Given records section start
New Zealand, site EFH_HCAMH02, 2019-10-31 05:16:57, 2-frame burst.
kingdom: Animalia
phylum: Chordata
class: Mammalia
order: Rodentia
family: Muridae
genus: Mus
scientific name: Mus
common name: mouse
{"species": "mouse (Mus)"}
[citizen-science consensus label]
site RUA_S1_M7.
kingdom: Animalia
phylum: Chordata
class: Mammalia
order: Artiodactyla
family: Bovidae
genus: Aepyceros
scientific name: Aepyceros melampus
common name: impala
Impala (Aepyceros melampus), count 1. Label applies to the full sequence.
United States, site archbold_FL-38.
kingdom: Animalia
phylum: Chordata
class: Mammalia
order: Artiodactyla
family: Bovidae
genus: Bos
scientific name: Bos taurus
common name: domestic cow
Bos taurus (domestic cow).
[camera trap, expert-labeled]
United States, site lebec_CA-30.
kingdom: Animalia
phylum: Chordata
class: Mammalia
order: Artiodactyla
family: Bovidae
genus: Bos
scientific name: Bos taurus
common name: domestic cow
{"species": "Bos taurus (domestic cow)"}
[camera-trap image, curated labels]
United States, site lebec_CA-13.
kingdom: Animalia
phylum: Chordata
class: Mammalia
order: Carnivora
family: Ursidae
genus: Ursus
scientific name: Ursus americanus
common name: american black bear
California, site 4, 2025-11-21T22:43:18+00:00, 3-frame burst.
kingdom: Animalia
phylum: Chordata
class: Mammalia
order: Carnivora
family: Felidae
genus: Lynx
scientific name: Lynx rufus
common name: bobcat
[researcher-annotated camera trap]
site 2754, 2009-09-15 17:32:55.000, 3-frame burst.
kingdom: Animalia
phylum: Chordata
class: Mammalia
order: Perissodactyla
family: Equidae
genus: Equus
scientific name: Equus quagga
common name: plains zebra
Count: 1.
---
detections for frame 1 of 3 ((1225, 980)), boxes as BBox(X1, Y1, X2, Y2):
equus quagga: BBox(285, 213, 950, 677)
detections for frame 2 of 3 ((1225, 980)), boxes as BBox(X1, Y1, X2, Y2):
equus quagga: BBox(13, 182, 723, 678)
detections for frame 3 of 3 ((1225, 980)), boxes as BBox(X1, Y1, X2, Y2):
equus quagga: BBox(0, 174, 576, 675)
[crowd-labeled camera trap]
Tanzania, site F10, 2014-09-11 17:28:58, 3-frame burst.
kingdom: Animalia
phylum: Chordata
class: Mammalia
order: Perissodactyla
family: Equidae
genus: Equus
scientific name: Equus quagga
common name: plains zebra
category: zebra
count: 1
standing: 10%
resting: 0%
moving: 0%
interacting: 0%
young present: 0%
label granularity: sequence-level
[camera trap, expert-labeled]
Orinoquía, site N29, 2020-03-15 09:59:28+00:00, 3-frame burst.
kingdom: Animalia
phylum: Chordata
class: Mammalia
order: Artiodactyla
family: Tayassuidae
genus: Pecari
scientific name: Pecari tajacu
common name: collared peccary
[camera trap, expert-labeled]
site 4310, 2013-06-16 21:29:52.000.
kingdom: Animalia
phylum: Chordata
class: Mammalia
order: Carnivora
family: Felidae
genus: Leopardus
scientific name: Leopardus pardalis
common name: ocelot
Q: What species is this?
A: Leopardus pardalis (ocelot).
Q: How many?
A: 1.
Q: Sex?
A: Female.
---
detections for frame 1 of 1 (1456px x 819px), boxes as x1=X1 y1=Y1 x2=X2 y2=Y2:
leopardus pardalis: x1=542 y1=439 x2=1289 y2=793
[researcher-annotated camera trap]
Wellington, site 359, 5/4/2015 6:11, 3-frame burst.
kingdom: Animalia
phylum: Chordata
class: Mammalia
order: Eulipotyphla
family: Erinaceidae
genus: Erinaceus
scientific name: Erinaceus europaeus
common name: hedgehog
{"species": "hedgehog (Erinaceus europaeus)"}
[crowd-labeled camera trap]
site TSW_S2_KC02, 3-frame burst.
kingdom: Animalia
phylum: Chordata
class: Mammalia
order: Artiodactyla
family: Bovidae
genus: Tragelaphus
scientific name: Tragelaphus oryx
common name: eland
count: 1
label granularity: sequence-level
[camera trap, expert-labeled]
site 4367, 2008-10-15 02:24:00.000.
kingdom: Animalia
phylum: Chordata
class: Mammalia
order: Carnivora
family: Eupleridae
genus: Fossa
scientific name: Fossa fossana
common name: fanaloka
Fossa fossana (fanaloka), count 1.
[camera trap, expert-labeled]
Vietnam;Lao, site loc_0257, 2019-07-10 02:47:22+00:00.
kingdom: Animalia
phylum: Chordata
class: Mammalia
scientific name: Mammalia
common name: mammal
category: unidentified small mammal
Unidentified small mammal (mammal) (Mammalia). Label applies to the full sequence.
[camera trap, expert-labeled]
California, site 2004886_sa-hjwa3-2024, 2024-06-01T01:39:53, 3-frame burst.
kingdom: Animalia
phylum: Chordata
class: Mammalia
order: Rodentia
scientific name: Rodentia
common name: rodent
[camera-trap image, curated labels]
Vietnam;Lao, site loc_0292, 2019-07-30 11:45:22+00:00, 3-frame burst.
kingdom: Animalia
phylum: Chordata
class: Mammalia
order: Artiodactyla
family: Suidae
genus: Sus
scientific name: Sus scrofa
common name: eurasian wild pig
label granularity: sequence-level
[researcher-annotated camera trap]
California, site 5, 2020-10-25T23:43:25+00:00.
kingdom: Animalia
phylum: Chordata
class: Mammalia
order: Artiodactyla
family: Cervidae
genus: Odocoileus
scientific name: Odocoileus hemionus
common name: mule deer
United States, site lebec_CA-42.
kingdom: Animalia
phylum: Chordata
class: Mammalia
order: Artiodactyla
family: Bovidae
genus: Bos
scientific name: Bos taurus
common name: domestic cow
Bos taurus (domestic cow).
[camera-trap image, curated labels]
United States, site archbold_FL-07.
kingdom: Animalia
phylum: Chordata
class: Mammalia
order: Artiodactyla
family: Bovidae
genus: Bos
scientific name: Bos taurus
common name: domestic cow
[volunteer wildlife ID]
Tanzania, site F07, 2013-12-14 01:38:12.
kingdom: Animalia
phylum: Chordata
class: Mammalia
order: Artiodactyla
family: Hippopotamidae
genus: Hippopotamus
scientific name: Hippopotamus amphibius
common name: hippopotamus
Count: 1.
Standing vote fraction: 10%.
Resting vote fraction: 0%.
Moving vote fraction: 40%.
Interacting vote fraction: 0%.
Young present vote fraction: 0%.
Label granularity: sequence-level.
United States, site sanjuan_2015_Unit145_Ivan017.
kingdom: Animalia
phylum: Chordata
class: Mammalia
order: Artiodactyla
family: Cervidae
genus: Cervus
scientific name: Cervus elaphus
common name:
Given records section end
▶ [Task item] Print the records again in full, exactly as they appear above.

▶ [Answer box]
New Zealand, site EFH_HCAMH02, 2019-10-31 05:16:57, 2-frame burst.
kingdom: Animalia
phylum: Chordata
class: Mammalia
order: Rodentia
family: Muridae
genus: Mus
scientific name: Mus
common name: mouse
{"species": "mouse (Mus)"}
[citizen-science consensus label]
site RUA_S1_M7.
kingdom: Animalia
phylum: Chordata
class: Mammalia
order: Artiodactyla
family: Bovidae
genus: Aepyceros
scientific name: Aepyceros melampus
common name: impala
Impala (Aepyceros melampus), count 1. Label applies to the full sequence.
United States, site archbold_FL-38.
kingdom: Animalia
phylum: Chordata
class: Mammalia
order: Artiodactyla
family: Bovidae
genus: Bos
scientific name: Bos taurus
common name: domestic cow
Bos taurus (domestic cow).
[camera trap, expert-labeled]
United States, site lebec_CA-30.
kingdom: Animalia
phylum: Chordata
class: Mammalia
order: Artiodactyla
family: Bovidae
genus: Bos
scientific name: Bos taurus
common name: domestic cow
{"species": "Bos taurus (domestic cow)"}
[camera-trap image, curated labels]
United States, site lebec_CA-13.
kingdom: Animalia
phylum: Chordata
class: Mammalia
order: Carnivora
family: Ursidae
genus: Ursus
scientific name: Ursus americanus
common name: american black bear
California, site 4, 2025-11-21T22:43:18+00:00, 3-frame burst.
kingdom: Animalia
phylum: Chordata
class: Mammalia
order: Carnivora
family: Felidae
genus: Lynx
scientific name: Lynx rufus
common name: bobcat
[researcher-annotated camera trap]
site 2754, 2009-09-15 17:32:55.000, 3-frame burst.
kingdom: Animalia
phylum: Chordata
class: Mammalia
order: Perissodactyla
family: Equidae
genus: Equus
scientific name: Equus quagga
common name: plains zebra
Count: 1.
---
detections for frame 1 of 3 ((1225, 980)), boxes as BBox(X1, Y1, X2, Y2):
equus quagga: BBox(285, 213, 950, 677)
detections for frame 2 of 3 ((1225, 980)), boxes as BBox(X1, Y1, X2, Y2):
equus quagga: BBox(13, 182, 723, 678)
detections for frame 3 of 3 ((1225, 980)), boxes as BBox(X1, Y1, X2, Y2):
equus quagga: BBox(0, 174, 576, 675)
[crowd-labeled camera trap]
Tanzania, site F10, 2014-09-11 17:28:58, 3-frame burst.
kingdom: Animalia
phylum: Chordata
class: Mammalia
order: Perissodactyla
family: Equidae
genus: Equus
scientific name: Equus quagga
common name: plains zebra
category: zebra
count: 1
standing: 10%
resting: 0%
moving: 0%
interacting: 0%
young present: 0%
label granularity: sequence-level
[camera trap, expert-labeled]
Orinoquía, site N29, 2020-03-15 09:59:28+00:00, 3-frame burst.
kingdom: Animalia
phylum: Chordata
class: Mammalia
order: Artiodactyla
family: Tayassuidae
genus: Pecari
scientific name: Pecari tajacu
common name: collared peccary
[camera trap, expert-labeled]
site 4310, 2013-06-16 21:29:52.000.
kingdom: Animalia
phylum: Chordata
class: Mammalia
order: Carnivora
family: Felidae
genus: Leopardus
scientific name: Leopardus pardalis
common name: ocelot
Q: What species is this?
A: Leopardus pardalis (ocelot).
Q: How many?
A: 1.
Q: Sex?
A: Female.
---
detections for frame 1 of 1 (1456px x 819px), boxes as x1=X1 y1=Y1 x2=X2 y2=Y2:
leopardus pardalis: x1=542 y1=439 x2=1289 y2=793
[researcher-annotated camera trap]
Wellington, site 359, 5/4/2015 6:11, 3-frame burst.
kingdom: Animalia
phylum: Chordata
class: Mammalia
order: Eulipotyphla
family: Erinaceidae
genus: Erinaceus
scientific name: Erinaceus europaeus
common name: hedgehog
{"species": "hedgehog (Erinaceus europaeus)"}
[crowd-labeled camera trap]
site TSW_S2_KC02, 3-frame burst.
kingdom: Animalia
phylum: Chordata
class: Mammalia
order: Artiodactyla
family: Bovidae
genus: Tragelaphus
scientific name: Tragelaphus oryx
common name: eland
count: 1
label granularity: sequence-level
[camera trap, expert-labeled]
site 4367, 2008-10-15 02:24:00.000.
kingdom: Animalia
phylum: Chordata
class: Mammalia
order: Carnivora
family: Eupleridae
genus: Fossa
scientific name: Fossa fossana
common name: fanaloka
Fossa fossana (fanaloka), count 1.
[camera trap, expert-labeled]
Vietnam;Lao, site loc_0257, 2019-07-10 02:47:22+00:00.
kingdom: Animalia
phylum: Chordata
class: Mammalia
scientific name: Mammalia
common name: mammal
category: unidentified small mammal
Unidentified small mammal (mammal) (Mammalia). Label applies to the full sequence.
[camera trap, expert-labeled]
California, site 2004886_sa-hjwa3-2024, 2024-06-01T01:39:53, 3-frame burst.
kingdom: Animalia
phylum: Chordata
class: Mammalia
order: Rodentia
scientific name: Rodentia
common name: rodent
[camera-trap image, curated labels]
Vietnam;Lao, site loc_0292, 2019-07-30 11:45:22+00:00, 3-frame burst.
kingdom: Animalia
phylum: Chordata
class: Mammalia
order: Artiodactyla
family: Suidae
genus: Sus
scientific name: Sus scrofa
common name: eurasian wild pig
label granularity: sequence-level
[researcher-annotated camera trap]
California, site 5, 2020-10-25T23:43:25+00:00.
kingdom: Animalia
phylum: Chordata
class: Mammalia
order: Artiodactyla
family: Cervidae
genus: Odocoileus
scientific name: Odocoileus hemionus
common name: mule deer
United States, site lebec_CA-42.
kingdom: Animalia
phylum: Chordata
class: Mammalia
order: Artiodactyla
family: Bovidae
genus: Bos
scientific name: Bos taurus
common name: domestic cow
Bos taurus (domestic cow).
[camera-trap image, curated labels]
United States, site archbold_FL-07.
kingdom: Animalia
phylum: Chordata
class: Mammalia
order: Artiodactyla
family: Bovidae
genus: Bos
scientific name: Bos taurus
common name: domestic cow
[volunteer wildlife ID]
Tanzania, site F07, 2013-12-14 01:38:12.
kingdom: Animalia
phylum: Chordata
class: Mammalia
order: Artiodactyla
family: Hippopotamidae
genus: Hippopotamus
scientific name: Hippopotamus amphibius
common name: hippopotamus
Count: 1.
Standing vote fraction: 10%.
Resting vote fraction: 0%.
Moving vote fraction: 40%.
Interacting vote fraction: 0%.
Young present vote fraction: 0%.
Label granularity: sequence-level.
United States, site sanjuan_2015_Unit145_Ivan017.
kingdom: Animalia
phylum: Chordata
class: Mammalia
order: Artiodactyla
family: Cervidae
genus: Cervus
scientific name: Cervus elaphus
common name:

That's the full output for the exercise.